(Collected data entries)
══════════

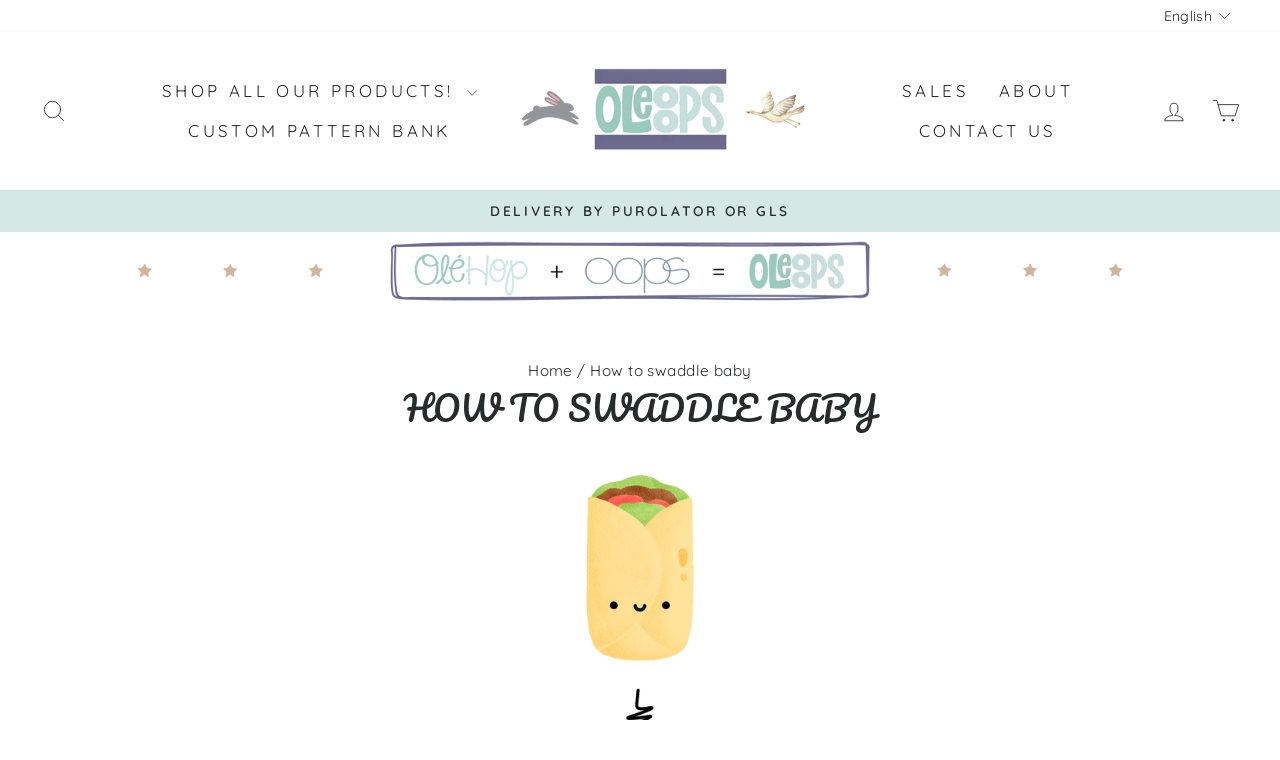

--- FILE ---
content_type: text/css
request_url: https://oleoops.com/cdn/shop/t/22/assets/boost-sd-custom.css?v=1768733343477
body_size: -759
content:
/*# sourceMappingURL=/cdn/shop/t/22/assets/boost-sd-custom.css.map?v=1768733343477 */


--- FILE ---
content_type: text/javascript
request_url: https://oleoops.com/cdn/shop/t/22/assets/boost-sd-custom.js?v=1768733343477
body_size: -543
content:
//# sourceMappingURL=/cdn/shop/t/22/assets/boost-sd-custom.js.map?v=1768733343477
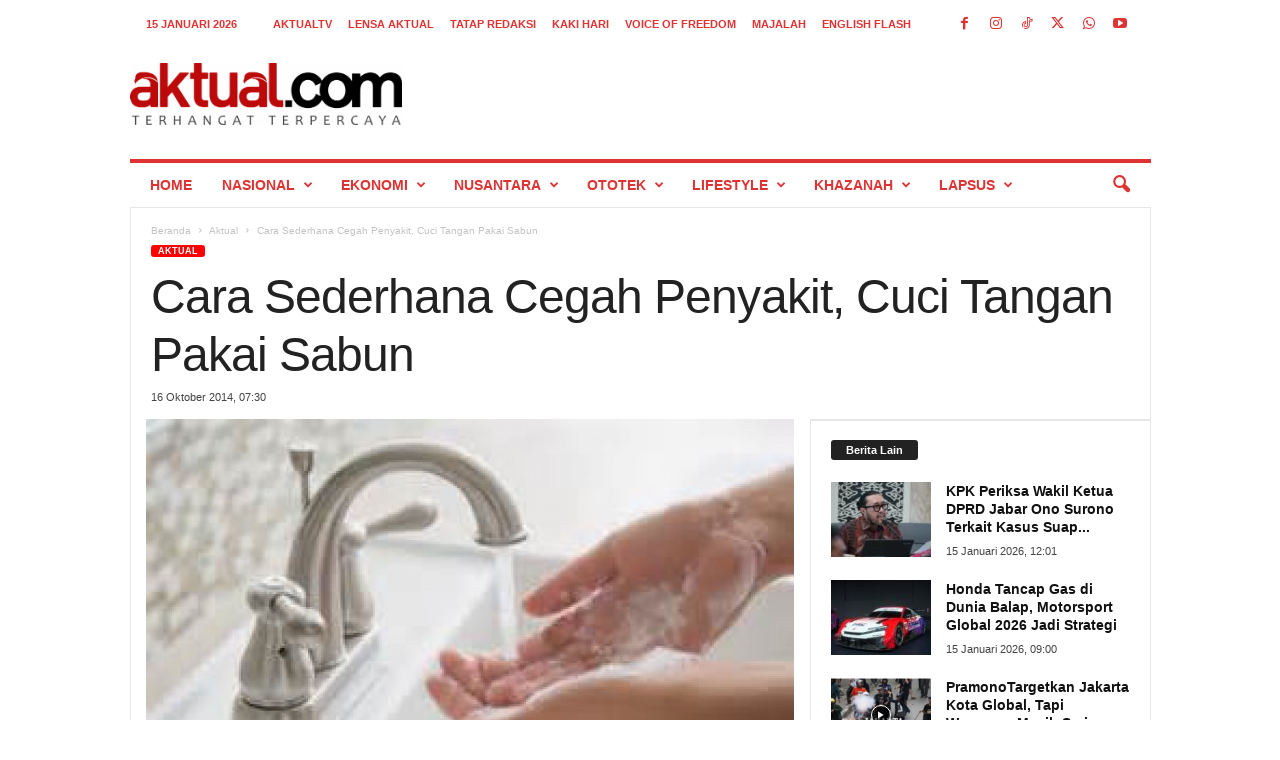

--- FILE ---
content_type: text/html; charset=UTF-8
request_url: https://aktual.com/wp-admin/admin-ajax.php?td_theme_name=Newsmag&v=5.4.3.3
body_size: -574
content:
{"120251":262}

══════════

From the first line to the last, please copy the data exactly, with the pictures left out.

§ **PROBLEM SOLUTION**:
--- FILE ---
content_type: text/css
request_url: https://oleoops.com/cdn/shop/t/22/assets/boost-sd-custom.css?v=1768733343477
body_size: -759
content:
/*# sourceMappingURL=/cdn/shop/t/22/assets/boost-sd-custom.css.map?v=1768733343477 */


--- FILE ---
content_type: text/javascript
request_url: https://oleoops.com/cdn/shop/t/22/assets/boost-sd-custom.js?v=1768733343477
body_size: -543
content:
//# sourceMappingURL=/cdn/shop/t/22/assets/boost-sd-custom.js.map?v=1768733343477

--- FILE ---
content_type: text/html; charset=UTF-8
request_url: https://aktual.com/wp-admin/admin-ajax.php?td_theme_name=Newsmag&v=5.4.3.3
body_size: -574
content:
{"120251":262}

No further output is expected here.